── Data in this exercise

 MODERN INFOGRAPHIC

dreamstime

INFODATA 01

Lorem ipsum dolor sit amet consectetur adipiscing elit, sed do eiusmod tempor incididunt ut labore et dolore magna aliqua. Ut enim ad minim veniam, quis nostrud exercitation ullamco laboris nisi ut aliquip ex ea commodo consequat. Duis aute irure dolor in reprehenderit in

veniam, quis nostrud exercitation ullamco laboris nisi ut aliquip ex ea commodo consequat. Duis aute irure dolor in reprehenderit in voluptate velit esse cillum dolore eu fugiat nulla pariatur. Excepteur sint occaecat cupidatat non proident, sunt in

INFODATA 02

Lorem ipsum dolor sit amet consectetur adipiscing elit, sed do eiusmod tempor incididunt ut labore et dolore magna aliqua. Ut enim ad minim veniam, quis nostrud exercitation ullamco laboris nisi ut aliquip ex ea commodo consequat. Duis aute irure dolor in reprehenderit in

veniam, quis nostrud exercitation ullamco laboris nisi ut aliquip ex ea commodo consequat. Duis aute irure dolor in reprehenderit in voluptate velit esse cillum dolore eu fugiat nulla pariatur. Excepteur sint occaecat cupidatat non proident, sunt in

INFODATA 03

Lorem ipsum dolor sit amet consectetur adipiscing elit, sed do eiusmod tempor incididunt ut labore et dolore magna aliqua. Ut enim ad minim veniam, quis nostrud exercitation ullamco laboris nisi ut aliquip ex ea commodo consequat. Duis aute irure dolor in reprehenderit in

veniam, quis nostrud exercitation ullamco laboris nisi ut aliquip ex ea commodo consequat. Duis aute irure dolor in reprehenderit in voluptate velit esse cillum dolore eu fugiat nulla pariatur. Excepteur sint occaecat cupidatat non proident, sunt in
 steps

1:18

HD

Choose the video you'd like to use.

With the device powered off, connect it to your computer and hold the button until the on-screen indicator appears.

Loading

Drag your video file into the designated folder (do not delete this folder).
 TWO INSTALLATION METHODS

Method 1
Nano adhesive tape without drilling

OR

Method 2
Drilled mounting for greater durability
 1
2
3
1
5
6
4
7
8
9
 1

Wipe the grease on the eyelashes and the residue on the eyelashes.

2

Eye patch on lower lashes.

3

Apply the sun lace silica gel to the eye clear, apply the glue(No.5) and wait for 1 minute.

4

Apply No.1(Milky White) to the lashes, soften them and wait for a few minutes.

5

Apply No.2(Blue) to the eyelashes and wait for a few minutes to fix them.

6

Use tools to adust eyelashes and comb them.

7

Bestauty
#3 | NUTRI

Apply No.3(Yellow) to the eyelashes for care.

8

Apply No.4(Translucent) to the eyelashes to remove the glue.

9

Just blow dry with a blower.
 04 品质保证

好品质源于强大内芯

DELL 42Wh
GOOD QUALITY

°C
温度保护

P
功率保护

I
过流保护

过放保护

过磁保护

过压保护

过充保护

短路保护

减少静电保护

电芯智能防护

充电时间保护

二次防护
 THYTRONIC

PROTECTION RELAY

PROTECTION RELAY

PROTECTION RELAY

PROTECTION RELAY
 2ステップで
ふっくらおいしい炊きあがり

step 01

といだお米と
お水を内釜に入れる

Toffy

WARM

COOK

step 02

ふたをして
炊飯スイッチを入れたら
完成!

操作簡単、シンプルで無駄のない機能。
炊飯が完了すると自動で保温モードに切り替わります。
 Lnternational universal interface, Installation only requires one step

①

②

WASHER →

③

────

→ **Exercise description**: Retype each line of the data exactly as it reads.

→ **Answer**:
 MODERN INFOGRAPHIC

dreamstime

INFODATA 01

Lorem ipsum dolor sit amet consectetur adipiscing elit, sed do eiusmod tempor incididunt ut labore et dolore magna aliqua. Ut enim ad minim veniam, quis nostrud exercitation ullamco laboris nisi ut aliquip ex ea commodo consequat. Duis aute irure dolor in reprehenderit in

veniam, quis nostrud exercitation ullamco laboris nisi ut aliquip ex ea commodo consequat. Duis aute irure dolor in reprehenderit in voluptate velit esse cillum dolore eu fugiat nulla pariatur. Excepteur sint occaecat cupidatat non proident, sunt in

INFODATA 02

Lorem ipsum dolor sit amet consectetur adipiscing elit, sed do eiusmod tempor incididunt ut labore et dolore magna aliqua. Ut enim ad minim veniam, quis nostrud exercitation ullamco laboris nisi ut aliquip ex ea commodo consequat. Duis aute irure dolor in reprehenderit in

veniam, quis nostrud exercitation ullamco laboris nisi ut aliquip ex ea commodo consequat. Duis aute irure dolor in reprehenderit in voluptate velit esse cillum dolore eu fugiat nulla pariatur. Excepteur sint occaecat cupidatat non proident, sunt in

INFODATA 03

Lorem ipsum dolor sit amet consectetur adipiscing elit, sed do eiusmod tempor incididunt ut labore et dolore magna aliqua. Ut enim ad minim veniam, quis nostrud exercitation ullamco laboris nisi ut aliquip ex ea commodo consequat. Duis aute irure dolor in reprehenderit in

veniam, quis nostrud exercitation ullamco laboris nisi ut aliquip ex ea commodo consequat. Duis aute irure dolor in reprehenderit in voluptate velit esse cillum dolore eu fugiat nulla pariatur. Excepteur sint occaecat cupidatat non proident, sunt in
 steps

1:18

HD

Choose the video you'd like to use.

With the device powered off, connect it to your computer and hold the button until the on-screen indicator appears.

Loading

Drag your video file into the designated folder (do not delete this folder).
 TWO INSTALLATION METHODS

Method 1
Nano adhesive tape without drilling

OR

Method 2
Drilled mounting for greater durability
 1
2
3
1
5
6
4
7
8
9
 1

Wipe the grease on the eyelashes and the residue on the eyelashes.

2

Eye patch on lower lashes.

3

Apply the sun lace silica gel to the eye clear, apply the glue(No.5) and wait for 1 minute.

4

Apply No.1(Milky White) to the lashes, soften them and wait for a few minutes.

5

Apply No.2(Blue) to the eyelashes and wait for a few minutes to fix them.

6

Use tools to adust eyelashes and comb them.

7

Bestauty
#3 | NUTRI

Apply No.3(Yellow) to the eyelashes for care.

8

Apply No.4(Translucent) to the eyelashes to remove the glue.

9

Just blow dry with a blower.
 04 品质保证

好品质源于强大内芯

DELL 42Wh
GOOD QUALITY

°C
温度保护

P
功率保护

I
过流保护

过放保护

过磁保护

过压保护

过充保护

短路保护

减少静电保护

电芯智能防护

充电时间保护

二次防护
 THYTRONIC

PROTECTION RELAY

PROTECTION RELAY

PROTECTION RELAY

PROTECTION RELAY
 2ステップで
ふっくらおいしい炊きあがり

step 01

といだお米と
お水を内釜に入れる

Toffy

WARM

COOK

step 02

ふたをして
炊飯スイッチを入れたら
完成!

操作簡単、シンプルで無駄のない機能。
炊飯が完了すると自動で保温モードに切り替わります。
 Lnternational universal interface, Installation only requires one step

①

②

WASHER →

③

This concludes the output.